» **Source data**:
====
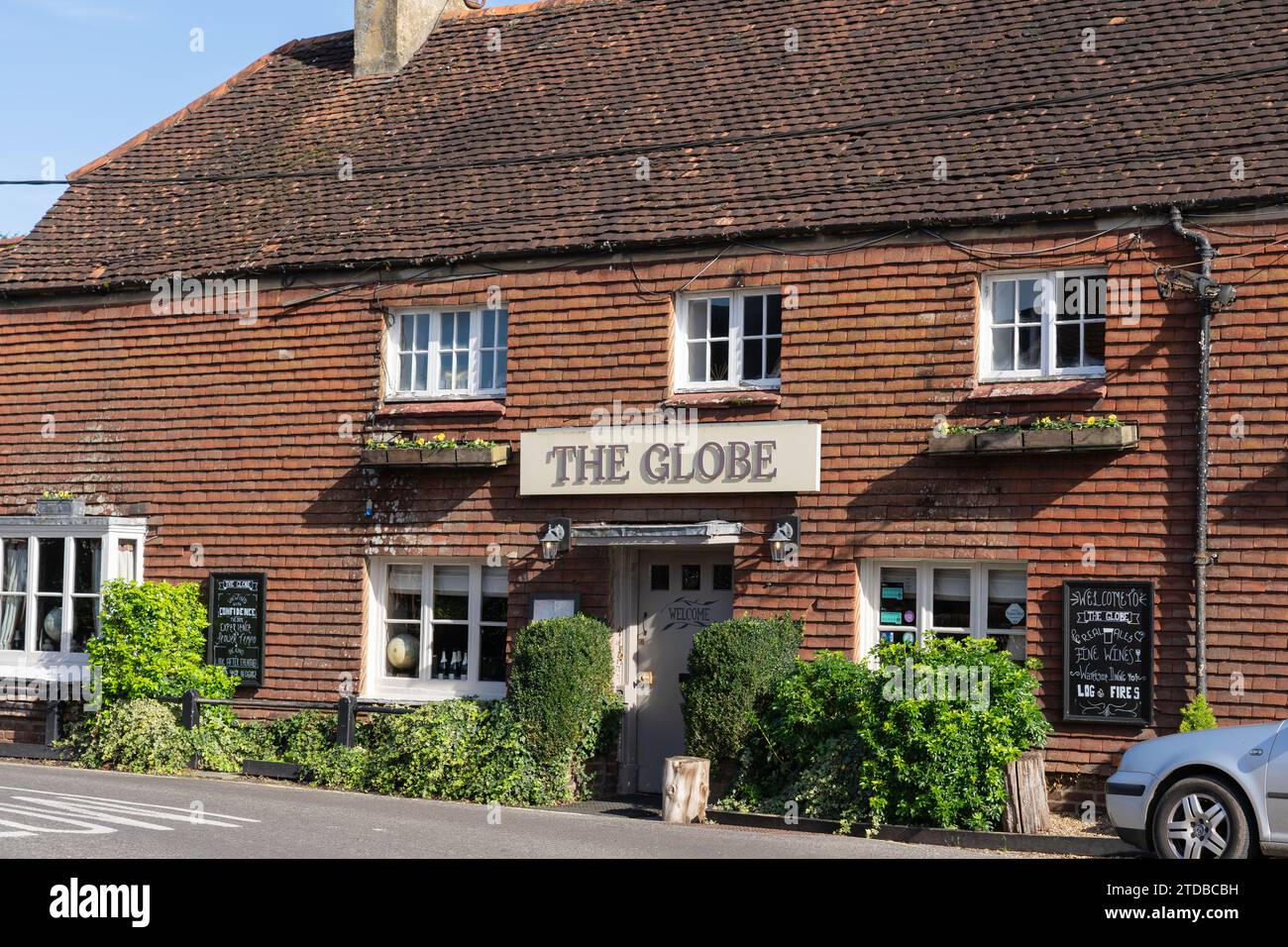 The Front of the Globe: Ein Pub aus dem 15. Jahrhundert mit Garten und Terrasse am Ufer eines kleinen Sees in New Alresford, Hampshire, Großbritannien Stockfoto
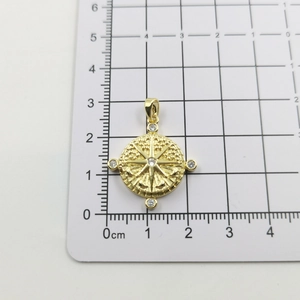 Macro detail of a golden compass sun pendant with white zircons on a measuring scale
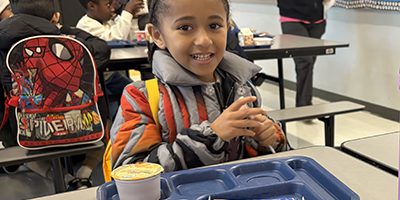 A student smiles while eating breakfast
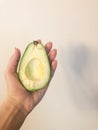 Avocado in the hand Royalty Free Stock Photo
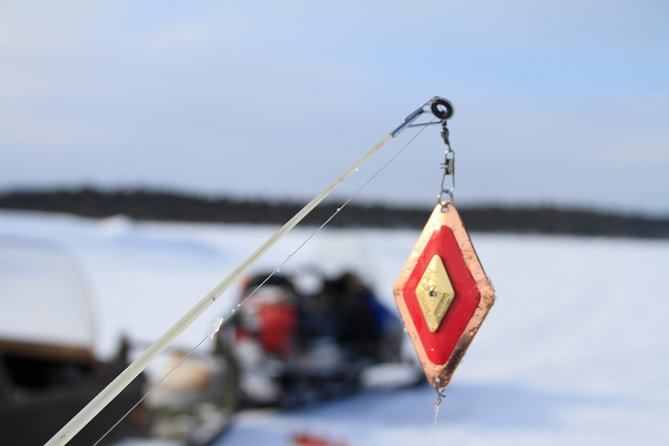 From Ivalo: Ice Fishing Safari to Lake Inari, reindeers & lunch - A sleigh ride that makes the transfer part of the day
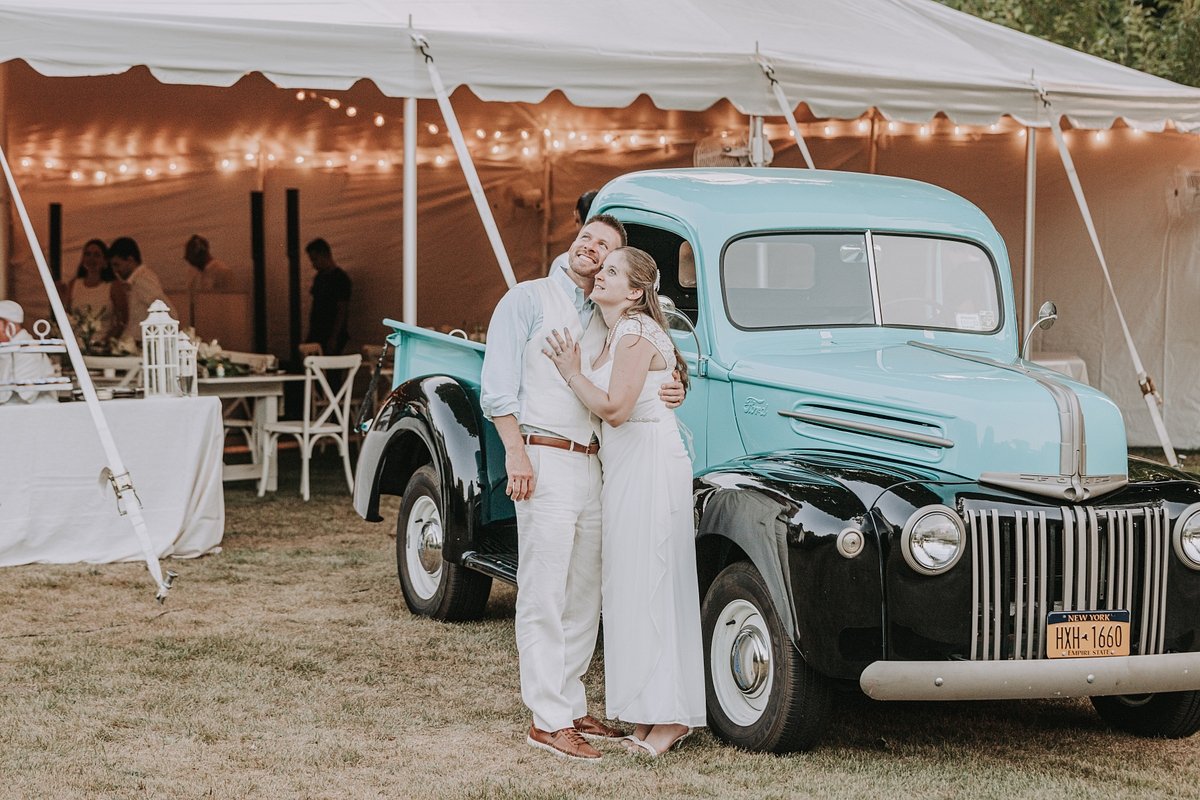 A couple hugging and smiling next to a vintage blue and black truck at a wedding reception under a large tent with string lights and decorated tables.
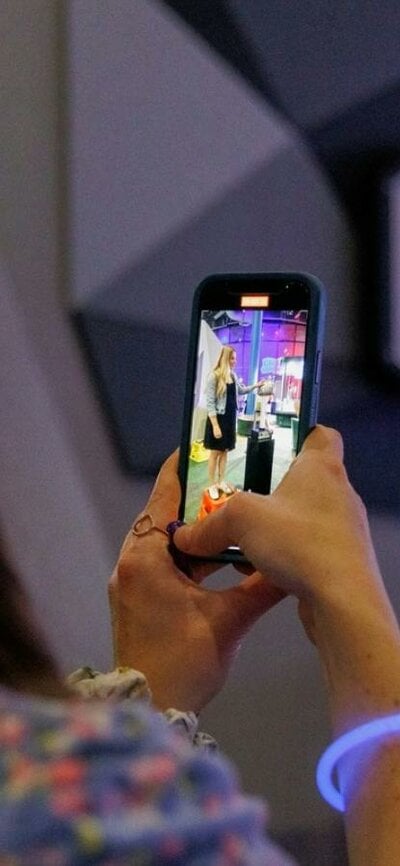 A woman taking a photo of her friend at Questacon After Dark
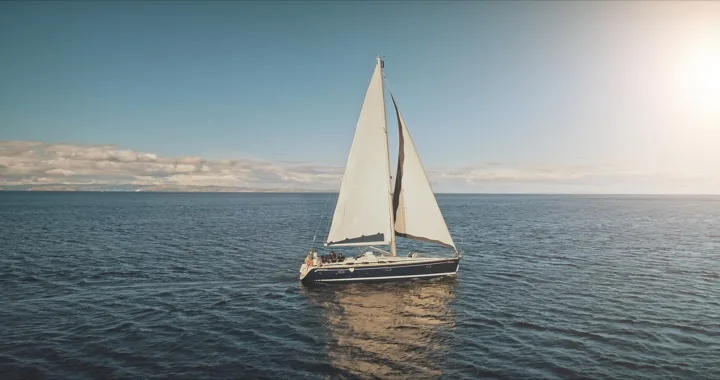 Sailing yacht under full sail on the open sea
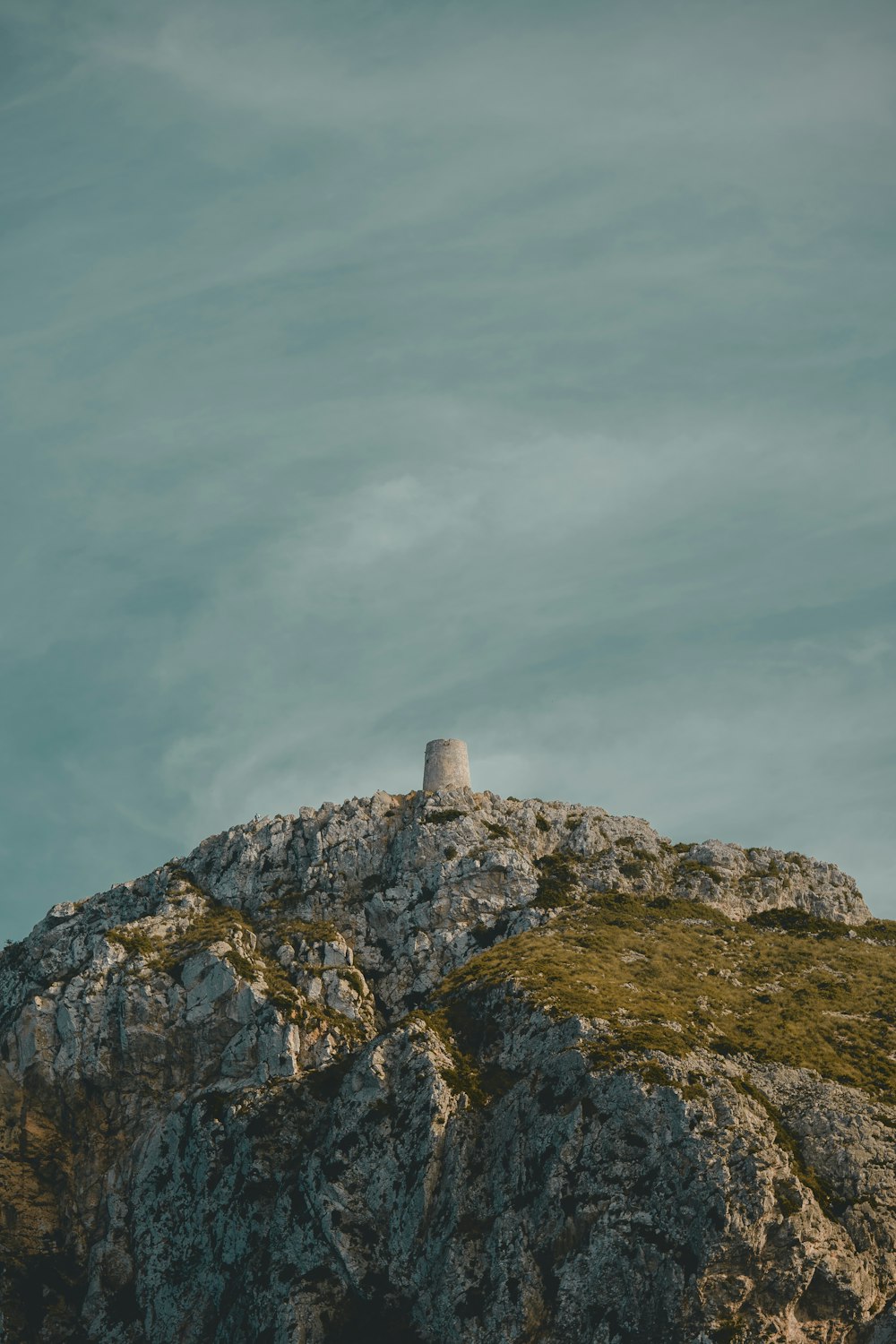 a rock outcropping with a tower on top of it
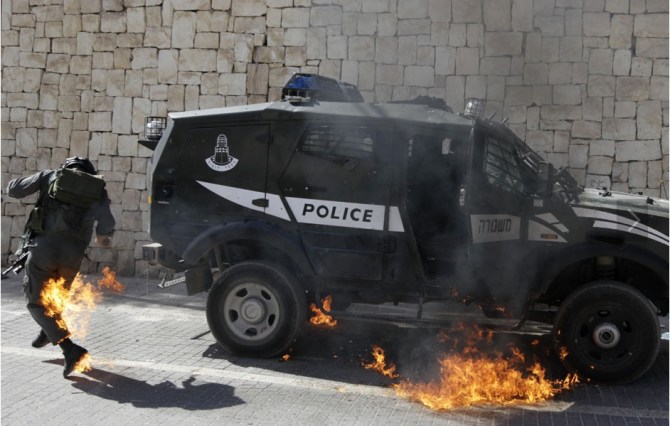 An Israeli border police officer tries to escape from flames after a petrol bomb was thrown at him during clashes with Palestinians Silwan in East Jerusalem March 18 11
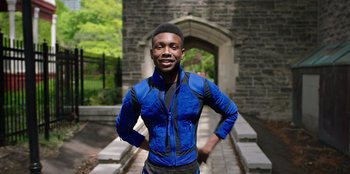 Movie still from “Secret Society of Second Born Royals” (2020), directed by Anna Mastro – A man in a blue jacket standing in front of a stone wall; Medium shot, Low angle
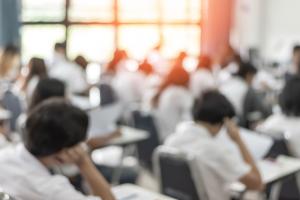 Image shows students sitting their exams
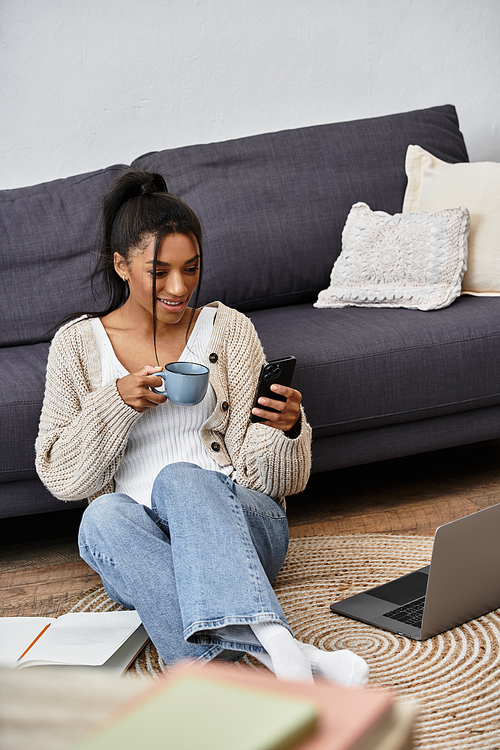 A cheerful woman studies from home, sipping tea and checking her phone while sitting comfortably.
====
» **Exercise**: Arrange every line of the data above as a numbered list, without blank lines between the items. Leave out the pictures and keep only the text.

» **Solution to the problem**:
1.  The Front of the Globe: Ein Pub aus dem 15. Jahrhundert mit Garten und Terrasse am Ufer eines kleinen Sees in New Alresford, Hampshire, Großbritannien Stockfoto
2.  Macro detail of a golden compass sun pendant with white zircons on a measuring scale
3.  A student smiles while eating breakfast
4.  Avocado in the hand Royalty Free Stock Photo
5.  From Ivalo: Ice Fishing Safari to Lake Inari, reindeers & lunch - A sleigh ride that makes the transfer part of the day
6.  A couple hugging and smiling next to a vintage blue and black truck at a wedding reception under a large tent with string lights and decorated tables.
7.  A woman taking a photo of her friend at Questacon After Dark
8.  Sailing yacht under full sail on the open sea
9.  a rock outcropping with a tower on top of it
10.  An Israeli border police officer tries to escape from flames after a petrol bomb was thrown at him during clashes with Palestinians Silwan in East Jerusalem March 18 11
11.  Movie still from “Secret Society of Second Born Royals” (2020), directed by Anna Mastro – A man in a blue jacket standing in front of a stone wall; Medium shot, Low angle
12.  Image shows students sitting their exams
13.  A cheerful woman studies from home, sipping tea and checking her phone while sitting comfortably.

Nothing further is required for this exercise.